The Seal of Karga Kul_ A Dungeons & Dragons Novel - Alex Irvine [6]
“You better hope something interesting happens between now and Karga Kul,” Kithri said. “And by interesting, I mean something that ends with some kind of booty. Otherwise you’re going to owe Biri-Daar for a horse. She’s not forgiving when it comes to debt.”
“I’m not going to Karga Kul,” Remy protested. “I must get to Toradan.”
“Then go right ahead back the way we came. Give the stormclaws and the hobgoblins our greetings,” Kithri said.
Remy stewed. He knew he wouldn’t survive the road to Toradan on his own. Kithri was right about the hobgoblins. They controlled everything on the map between the few points of civilization, of which Avankil and Karga Kul were the largest. Even the substantial towns such as Toradan were on constant alert against hobgoblin incursions, and the roads between settlements were heavily preyed upon by the creatures native to the wastes.
“Erathis has brought us together, Remy,” Keverel said. “Whatever worldly errand you contemplate, remember that the gods dispose and we must follow.”
Again, as Keverel mentioned the god’s name, something shone briefly just beyond the light. “Did you see that?” Remy asked. He pointed into the dark, in the direction of the gleam.

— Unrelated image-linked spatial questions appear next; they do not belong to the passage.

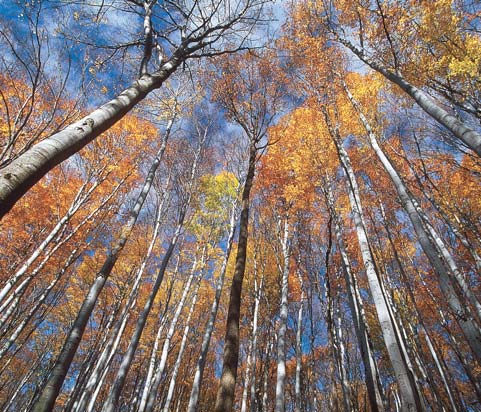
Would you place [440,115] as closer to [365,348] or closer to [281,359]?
[365,348]

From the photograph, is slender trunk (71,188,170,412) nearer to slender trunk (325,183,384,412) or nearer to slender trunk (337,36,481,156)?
slender trunk (325,183,384,412)

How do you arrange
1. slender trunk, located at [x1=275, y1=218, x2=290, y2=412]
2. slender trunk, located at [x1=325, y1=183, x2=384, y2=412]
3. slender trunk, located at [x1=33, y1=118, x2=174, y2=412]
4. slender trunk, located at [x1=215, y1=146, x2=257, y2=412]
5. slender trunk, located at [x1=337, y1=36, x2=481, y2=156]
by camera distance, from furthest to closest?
slender trunk, located at [x1=275, y1=218, x2=290, y2=412] → slender trunk, located at [x1=325, y1=183, x2=384, y2=412] → slender trunk, located at [x1=337, y1=36, x2=481, y2=156] → slender trunk, located at [x1=33, y1=118, x2=174, y2=412] → slender trunk, located at [x1=215, y1=146, x2=257, y2=412]

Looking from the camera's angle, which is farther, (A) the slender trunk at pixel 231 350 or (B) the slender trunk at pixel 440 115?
(B) the slender trunk at pixel 440 115

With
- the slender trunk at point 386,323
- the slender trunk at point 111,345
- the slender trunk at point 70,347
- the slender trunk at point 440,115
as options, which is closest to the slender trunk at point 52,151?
the slender trunk at point 70,347

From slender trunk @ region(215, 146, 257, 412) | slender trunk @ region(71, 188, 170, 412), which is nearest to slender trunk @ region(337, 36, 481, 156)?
slender trunk @ region(215, 146, 257, 412)

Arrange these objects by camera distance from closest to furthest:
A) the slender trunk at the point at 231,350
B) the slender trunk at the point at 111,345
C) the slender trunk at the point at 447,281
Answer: the slender trunk at the point at 231,350
the slender trunk at the point at 447,281
the slender trunk at the point at 111,345

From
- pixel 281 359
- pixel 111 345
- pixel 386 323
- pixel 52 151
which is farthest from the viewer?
pixel 111 345

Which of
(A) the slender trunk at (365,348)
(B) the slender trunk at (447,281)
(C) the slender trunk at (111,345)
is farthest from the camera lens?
(C) the slender trunk at (111,345)

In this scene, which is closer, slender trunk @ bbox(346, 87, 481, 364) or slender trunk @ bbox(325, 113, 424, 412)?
slender trunk @ bbox(325, 113, 424, 412)

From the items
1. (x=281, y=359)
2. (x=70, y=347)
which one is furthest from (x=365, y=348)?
(x=70, y=347)

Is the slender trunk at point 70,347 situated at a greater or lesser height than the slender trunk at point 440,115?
lesser

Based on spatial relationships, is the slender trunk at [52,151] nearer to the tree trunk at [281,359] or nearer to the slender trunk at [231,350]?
the slender trunk at [231,350]

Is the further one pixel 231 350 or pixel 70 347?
pixel 70 347

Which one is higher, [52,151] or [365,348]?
[365,348]
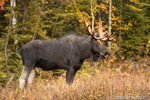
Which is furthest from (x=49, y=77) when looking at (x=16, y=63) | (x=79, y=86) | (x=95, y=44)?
(x=79, y=86)

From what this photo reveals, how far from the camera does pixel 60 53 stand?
20.3 feet

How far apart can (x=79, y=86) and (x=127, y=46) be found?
402 inches

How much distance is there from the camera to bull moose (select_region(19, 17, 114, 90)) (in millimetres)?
5954

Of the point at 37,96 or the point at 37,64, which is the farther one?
the point at 37,64

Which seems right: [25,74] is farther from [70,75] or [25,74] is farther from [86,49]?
[86,49]

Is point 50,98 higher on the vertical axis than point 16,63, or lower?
higher

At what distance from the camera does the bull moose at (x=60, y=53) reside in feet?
19.5

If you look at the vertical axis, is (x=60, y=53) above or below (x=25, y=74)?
above

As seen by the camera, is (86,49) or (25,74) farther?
(86,49)

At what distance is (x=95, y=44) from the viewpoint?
6.12m

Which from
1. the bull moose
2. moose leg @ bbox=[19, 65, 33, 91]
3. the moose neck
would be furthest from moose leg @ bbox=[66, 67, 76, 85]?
moose leg @ bbox=[19, 65, 33, 91]

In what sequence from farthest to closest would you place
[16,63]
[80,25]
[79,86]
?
[80,25], [16,63], [79,86]

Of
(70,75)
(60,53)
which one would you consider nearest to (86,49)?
(60,53)

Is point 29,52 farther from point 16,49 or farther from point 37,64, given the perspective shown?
point 16,49
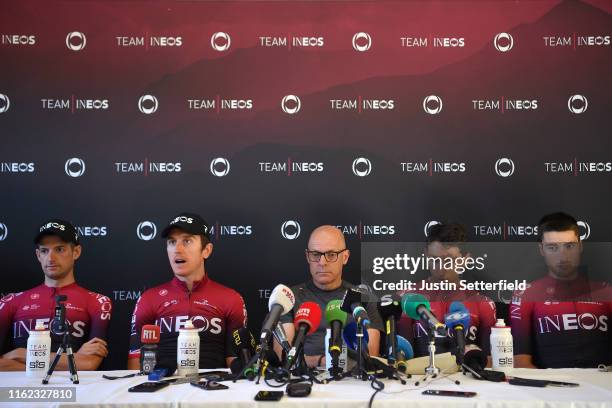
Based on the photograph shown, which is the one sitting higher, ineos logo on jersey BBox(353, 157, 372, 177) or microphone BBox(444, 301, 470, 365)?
ineos logo on jersey BBox(353, 157, 372, 177)

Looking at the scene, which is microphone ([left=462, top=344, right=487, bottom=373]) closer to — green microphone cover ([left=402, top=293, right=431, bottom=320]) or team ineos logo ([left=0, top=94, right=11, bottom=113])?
green microphone cover ([left=402, top=293, right=431, bottom=320])

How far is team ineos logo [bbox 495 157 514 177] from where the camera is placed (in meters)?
4.35

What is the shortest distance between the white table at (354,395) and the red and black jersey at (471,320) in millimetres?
1308

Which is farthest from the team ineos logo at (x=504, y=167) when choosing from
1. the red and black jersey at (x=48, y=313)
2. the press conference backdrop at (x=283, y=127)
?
the red and black jersey at (x=48, y=313)

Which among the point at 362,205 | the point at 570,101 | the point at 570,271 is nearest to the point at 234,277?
the point at 362,205

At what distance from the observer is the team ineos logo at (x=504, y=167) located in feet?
14.3

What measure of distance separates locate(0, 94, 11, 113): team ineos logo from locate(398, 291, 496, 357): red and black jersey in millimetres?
3226

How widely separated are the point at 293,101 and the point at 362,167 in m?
0.72

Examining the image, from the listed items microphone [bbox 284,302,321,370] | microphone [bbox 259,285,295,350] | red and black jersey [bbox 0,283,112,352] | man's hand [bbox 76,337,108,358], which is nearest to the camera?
microphone [bbox 259,285,295,350]

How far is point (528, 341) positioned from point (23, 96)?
12.9 ft

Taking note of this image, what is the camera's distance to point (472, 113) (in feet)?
14.5

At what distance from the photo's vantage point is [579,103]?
173 inches

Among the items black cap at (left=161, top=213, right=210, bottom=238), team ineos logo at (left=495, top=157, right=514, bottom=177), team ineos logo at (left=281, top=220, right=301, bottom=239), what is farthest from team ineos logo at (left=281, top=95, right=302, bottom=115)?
team ineos logo at (left=495, top=157, right=514, bottom=177)

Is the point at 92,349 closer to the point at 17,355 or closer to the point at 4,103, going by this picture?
the point at 17,355
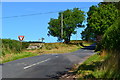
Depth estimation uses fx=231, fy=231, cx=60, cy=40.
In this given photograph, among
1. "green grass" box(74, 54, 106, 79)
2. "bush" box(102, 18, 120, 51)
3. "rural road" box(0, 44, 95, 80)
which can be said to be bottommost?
"rural road" box(0, 44, 95, 80)

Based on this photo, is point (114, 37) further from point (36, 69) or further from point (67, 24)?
point (67, 24)

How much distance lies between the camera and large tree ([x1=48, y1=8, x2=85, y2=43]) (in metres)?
81.7

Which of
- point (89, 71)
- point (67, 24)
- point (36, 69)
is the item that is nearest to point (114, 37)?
point (89, 71)

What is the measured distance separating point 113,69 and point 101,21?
34.0 meters

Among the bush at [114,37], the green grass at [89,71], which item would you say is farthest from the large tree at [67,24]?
the bush at [114,37]

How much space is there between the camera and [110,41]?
9617mm

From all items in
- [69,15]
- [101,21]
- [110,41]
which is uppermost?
[69,15]

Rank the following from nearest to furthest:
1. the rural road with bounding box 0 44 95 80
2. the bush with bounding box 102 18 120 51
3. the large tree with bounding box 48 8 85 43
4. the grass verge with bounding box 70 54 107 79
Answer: the bush with bounding box 102 18 120 51, the grass verge with bounding box 70 54 107 79, the rural road with bounding box 0 44 95 80, the large tree with bounding box 48 8 85 43

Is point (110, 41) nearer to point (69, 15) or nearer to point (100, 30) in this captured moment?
point (100, 30)

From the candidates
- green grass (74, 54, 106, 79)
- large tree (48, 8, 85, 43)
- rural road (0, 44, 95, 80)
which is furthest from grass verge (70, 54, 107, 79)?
large tree (48, 8, 85, 43)

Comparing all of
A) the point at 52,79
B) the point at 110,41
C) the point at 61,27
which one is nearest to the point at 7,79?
the point at 52,79

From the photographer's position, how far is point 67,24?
8150 cm

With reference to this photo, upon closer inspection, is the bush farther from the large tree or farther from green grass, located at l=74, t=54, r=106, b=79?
the large tree

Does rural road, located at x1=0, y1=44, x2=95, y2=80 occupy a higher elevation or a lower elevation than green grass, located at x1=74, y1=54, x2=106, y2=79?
lower
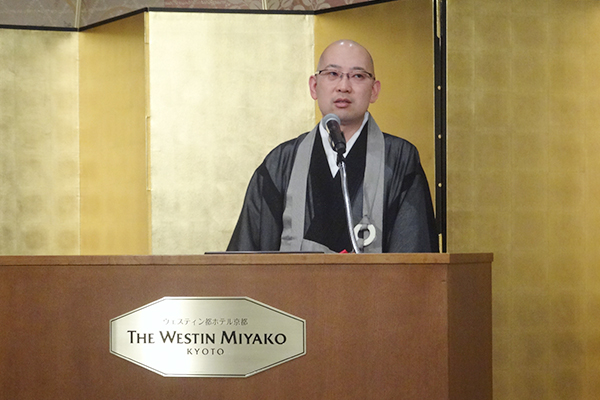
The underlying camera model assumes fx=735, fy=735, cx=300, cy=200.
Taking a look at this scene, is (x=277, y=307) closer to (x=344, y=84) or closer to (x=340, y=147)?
(x=340, y=147)

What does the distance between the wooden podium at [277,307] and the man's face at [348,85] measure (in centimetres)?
174

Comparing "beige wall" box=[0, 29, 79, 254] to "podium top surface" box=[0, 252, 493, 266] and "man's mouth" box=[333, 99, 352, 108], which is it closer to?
"man's mouth" box=[333, 99, 352, 108]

The others looked that way. “See what?” The elf-blooded had better night vision; Lucan stiffened as he caught sight of something.

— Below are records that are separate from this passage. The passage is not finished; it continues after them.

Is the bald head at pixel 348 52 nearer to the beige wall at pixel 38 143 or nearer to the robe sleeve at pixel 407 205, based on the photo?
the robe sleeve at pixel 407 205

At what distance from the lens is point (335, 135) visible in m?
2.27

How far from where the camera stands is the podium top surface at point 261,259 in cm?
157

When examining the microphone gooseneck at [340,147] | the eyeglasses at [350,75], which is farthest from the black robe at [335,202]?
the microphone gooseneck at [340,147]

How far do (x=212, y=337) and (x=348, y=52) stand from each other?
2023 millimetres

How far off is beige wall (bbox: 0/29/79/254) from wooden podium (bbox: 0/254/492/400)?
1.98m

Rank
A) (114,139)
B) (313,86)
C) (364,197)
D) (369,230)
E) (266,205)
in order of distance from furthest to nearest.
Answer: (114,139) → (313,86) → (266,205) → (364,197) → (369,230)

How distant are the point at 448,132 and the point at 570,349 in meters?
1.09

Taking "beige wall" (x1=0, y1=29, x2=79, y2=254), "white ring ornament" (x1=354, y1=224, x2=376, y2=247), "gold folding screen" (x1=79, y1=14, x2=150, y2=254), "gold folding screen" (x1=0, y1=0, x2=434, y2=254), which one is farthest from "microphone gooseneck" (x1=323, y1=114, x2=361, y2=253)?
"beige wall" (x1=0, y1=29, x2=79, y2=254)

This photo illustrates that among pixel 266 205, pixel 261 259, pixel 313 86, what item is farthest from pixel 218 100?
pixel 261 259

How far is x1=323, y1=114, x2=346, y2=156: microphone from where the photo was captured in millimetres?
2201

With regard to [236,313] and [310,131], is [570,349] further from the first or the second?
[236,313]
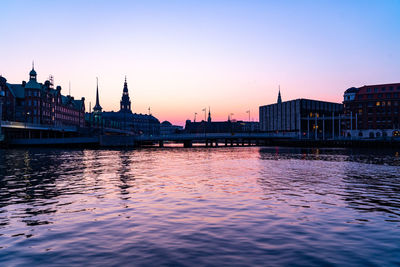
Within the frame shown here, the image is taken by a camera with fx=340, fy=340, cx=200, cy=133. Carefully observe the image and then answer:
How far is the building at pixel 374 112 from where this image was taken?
14025cm

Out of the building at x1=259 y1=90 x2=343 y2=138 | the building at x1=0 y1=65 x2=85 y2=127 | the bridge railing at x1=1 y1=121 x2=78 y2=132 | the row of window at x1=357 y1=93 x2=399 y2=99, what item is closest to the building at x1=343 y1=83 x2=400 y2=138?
the row of window at x1=357 y1=93 x2=399 y2=99

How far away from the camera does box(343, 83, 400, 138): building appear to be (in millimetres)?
140250

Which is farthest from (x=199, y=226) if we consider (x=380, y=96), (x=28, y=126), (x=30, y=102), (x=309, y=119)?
(x=309, y=119)

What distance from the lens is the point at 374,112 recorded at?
473 feet

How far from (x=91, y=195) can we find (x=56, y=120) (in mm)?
152093

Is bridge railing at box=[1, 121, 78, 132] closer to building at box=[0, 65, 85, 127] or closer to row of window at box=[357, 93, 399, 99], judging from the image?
building at box=[0, 65, 85, 127]

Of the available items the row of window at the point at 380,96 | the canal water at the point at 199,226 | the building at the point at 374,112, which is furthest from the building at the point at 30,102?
the row of window at the point at 380,96

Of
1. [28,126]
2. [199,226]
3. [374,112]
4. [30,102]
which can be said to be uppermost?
[30,102]

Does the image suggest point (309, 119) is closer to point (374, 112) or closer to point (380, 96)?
point (374, 112)

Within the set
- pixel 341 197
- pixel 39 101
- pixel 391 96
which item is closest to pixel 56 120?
pixel 39 101

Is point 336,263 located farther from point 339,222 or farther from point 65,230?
point 65,230

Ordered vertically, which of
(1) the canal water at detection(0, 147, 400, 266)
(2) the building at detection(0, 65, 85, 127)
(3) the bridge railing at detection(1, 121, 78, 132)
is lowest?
(1) the canal water at detection(0, 147, 400, 266)

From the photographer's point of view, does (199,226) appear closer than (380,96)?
Yes

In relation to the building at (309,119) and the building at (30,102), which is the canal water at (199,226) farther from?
the building at (309,119)
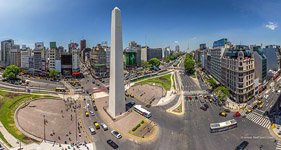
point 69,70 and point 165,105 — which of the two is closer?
point 165,105

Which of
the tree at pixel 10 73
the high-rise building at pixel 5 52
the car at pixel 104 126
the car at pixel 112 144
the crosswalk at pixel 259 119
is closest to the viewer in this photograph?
the car at pixel 112 144

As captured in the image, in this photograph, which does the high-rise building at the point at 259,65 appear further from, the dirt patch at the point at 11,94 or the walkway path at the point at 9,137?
the dirt patch at the point at 11,94

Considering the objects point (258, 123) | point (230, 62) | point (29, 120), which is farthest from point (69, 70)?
point (258, 123)

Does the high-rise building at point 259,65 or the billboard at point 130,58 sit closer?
the high-rise building at point 259,65

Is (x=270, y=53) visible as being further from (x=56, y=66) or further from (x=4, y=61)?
(x=4, y=61)

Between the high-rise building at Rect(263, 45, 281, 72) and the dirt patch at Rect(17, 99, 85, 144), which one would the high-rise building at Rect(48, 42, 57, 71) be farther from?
the high-rise building at Rect(263, 45, 281, 72)

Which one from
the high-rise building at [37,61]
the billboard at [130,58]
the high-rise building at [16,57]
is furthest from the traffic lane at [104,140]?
the high-rise building at [16,57]
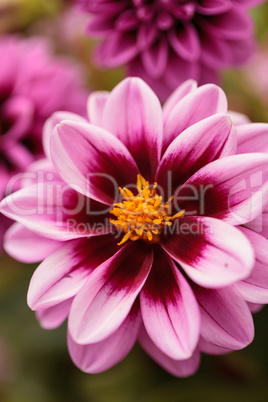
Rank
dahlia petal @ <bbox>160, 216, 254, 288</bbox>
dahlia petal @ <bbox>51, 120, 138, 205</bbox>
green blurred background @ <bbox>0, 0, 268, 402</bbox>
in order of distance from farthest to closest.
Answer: green blurred background @ <bbox>0, 0, 268, 402</bbox> < dahlia petal @ <bbox>51, 120, 138, 205</bbox> < dahlia petal @ <bbox>160, 216, 254, 288</bbox>

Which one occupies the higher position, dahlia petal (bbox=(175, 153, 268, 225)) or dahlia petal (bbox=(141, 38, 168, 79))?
dahlia petal (bbox=(141, 38, 168, 79))

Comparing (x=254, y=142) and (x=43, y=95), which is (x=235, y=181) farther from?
(x=43, y=95)

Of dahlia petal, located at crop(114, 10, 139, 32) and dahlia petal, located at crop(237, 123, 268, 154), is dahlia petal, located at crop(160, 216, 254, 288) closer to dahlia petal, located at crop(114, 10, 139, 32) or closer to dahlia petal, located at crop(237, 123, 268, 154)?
dahlia petal, located at crop(237, 123, 268, 154)

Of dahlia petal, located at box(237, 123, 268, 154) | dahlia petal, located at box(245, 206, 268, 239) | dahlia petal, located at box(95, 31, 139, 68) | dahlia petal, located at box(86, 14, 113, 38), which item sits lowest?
dahlia petal, located at box(245, 206, 268, 239)

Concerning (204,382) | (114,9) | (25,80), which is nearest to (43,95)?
(25,80)

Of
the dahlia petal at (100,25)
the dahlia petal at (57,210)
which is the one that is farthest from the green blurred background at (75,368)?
the dahlia petal at (57,210)

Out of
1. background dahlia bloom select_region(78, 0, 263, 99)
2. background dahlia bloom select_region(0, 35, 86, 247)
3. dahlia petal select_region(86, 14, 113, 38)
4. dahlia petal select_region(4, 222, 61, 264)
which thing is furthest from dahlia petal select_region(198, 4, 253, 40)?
dahlia petal select_region(4, 222, 61, 264)

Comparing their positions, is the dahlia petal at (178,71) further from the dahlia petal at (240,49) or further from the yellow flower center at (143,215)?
the yellow flower center at (143,215)
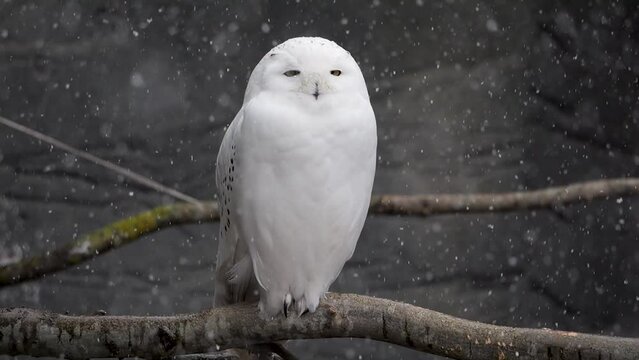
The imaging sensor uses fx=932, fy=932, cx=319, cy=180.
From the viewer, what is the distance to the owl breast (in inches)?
70.4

“Stay close to the fire,” he said, as a chilling cackle came out of the darkness.
“Hyena,” Keverel said. He was shoulder to shoulder with Remy. “How did you see it?”
“There was a gleam when you said the god’s name,” Remy answered. He had the presence of mind not to use the name, since he was not a worshiper. Some gods looked dimly on hearing their names in the mouths of unbelievers.
The leather grip of Keverel’s mace creaked as he brought it up. “Then it’s no ordinary hyena,” he said over the cackling, which got louder and seemed to come from several directions at once. “It’s a cacklefiend. There will be gnolls with it as well, and perhaps worse than gnolls. Erathis!” he called out, holding up his holy symbol.
Light washed out from the symbol, washing over the hulking shape of a cacklefiend hyena. It was nearly man-high at the shoulder, with a row of serrated spines where an ordinary hyena had bristles down its back. Its fur was mottled green, gray, and black. Behind it loomed the hyenalike humanoid silhouettes of gnolls.
“This is why I hate the desert,” Kithri said.
“Me too.” Lucan unsheathed his sword, which gave off a silvery light similar to the glow of Keverel’s talisman. Iriani too created light, with a complicated pattern of snapping fingers that popped small flares into life over their heads. The cacklefiend ducked its head and chuckled demoniacally, swaying its head back and forth as the gnolls skirted the perimeter of light, timing their rush to the cue the cacklefiend would give.
It was a tricky situation for the members of the party used to having an advantage because of their superior night vision. The gnolls had it too, and the cacklefiend could see the way demons did because it was a demonic perversion of a hyena. So one advantage Lucan, and Iriani were accustomed to had vanished because of circumstance and opponent—yet for Remy and the others, the campfire and the various glares of magical light were a leveler. They could see the cacklefiend and the gnolls perfectly well, or at least as well as the enemy could see them. And the first thing Remy saw after Iriani’s light flashed into being was the gleam of Kithri’s throwing daggers, flickering their way to their target out at the end of the gnoll grouping. She was trying to prevent the gnolls from spreading out and surrounding them. In the uncertain light, Kithri’s attack—unusually for her—wasn’t fatal. The gnoll, a burnished steel dagger hilt sticking out from its shoulder and one of its ears carved to a flap, charged. The rest followed, the giggling cacklefiend skipping around to flank the party and keeping to the edge of the firelight.